During wall I have really opened my mind to different ways of displaying work, and also thought about how I want to display my own work in more depth. Asking myself why I want to display it in this way rather than just sticking them up on the wall in anyway, just to get them up. It’s made me realise how much thought goes into how people present their images. The way work is displayed can completely change the way it is received.

Presenting Ideas: part two

Further looking at ideas of how I could present my project, whilst I was home I replaced some of our family photos with images from my project. I wanted to see what they would look like in a domestic environment. One of my ideas for how I could present is turning a section of the gallery space into a domestic environment such as this and presenting them in frames you would find in peoples homes. I couldn’t use all the frames which had been placed on top of these draws in my family home as some were printed larger or were portrait and couldn’t be turned landscape.
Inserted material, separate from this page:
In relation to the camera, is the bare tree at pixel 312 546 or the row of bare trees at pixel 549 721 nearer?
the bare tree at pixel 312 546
Shown above is the display I created, I’m actually really pleased with how it looks. I like that they’re in different styled frames rather than all the same. I also like that all the frames are different sizes even though the images themselves are the same size. I’m also pleased with the image I have framed, as previously I had been showing them in threes, but I think one image of each car works better, gives more of a variety.
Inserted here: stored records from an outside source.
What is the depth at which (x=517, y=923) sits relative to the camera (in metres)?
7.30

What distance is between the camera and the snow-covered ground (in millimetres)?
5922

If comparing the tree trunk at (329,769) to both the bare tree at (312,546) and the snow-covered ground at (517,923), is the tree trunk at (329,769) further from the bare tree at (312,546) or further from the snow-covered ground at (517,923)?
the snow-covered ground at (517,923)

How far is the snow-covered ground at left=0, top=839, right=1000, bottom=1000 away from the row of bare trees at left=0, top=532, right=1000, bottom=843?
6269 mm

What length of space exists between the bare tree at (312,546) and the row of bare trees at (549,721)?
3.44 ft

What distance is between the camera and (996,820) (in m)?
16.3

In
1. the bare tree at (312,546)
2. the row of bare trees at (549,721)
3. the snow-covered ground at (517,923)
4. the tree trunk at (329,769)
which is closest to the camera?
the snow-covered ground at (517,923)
My mums also had some flowers in vases so I thought I would put them with the images to see what it would look like, and I think this works even better.  A lot of the cars are quite vibrant colours so the flowers compliment them. It also gives off more of a domestic environment, as well with the ornaments which are there as well.

It is also interesting to note that all the cars within the images have female names, or are related to femininity. From left to right they are; Kylie, Penelope, Goddess, The Bitch, Poppy and Amber. So having them in a feminine environment is interesting as well.
I’m not sure what sort of table I would be able to get hold of to have within the gallery, whether I could borrow one or find one fairly cheap, but then there’s storage for before and after the exhibition which could be an issue.

I’m glad that I am getting closer to figuring out how I want to present my work, and I think that the images shown above will perhaps be my final images for the exhibition. I think they work really well together.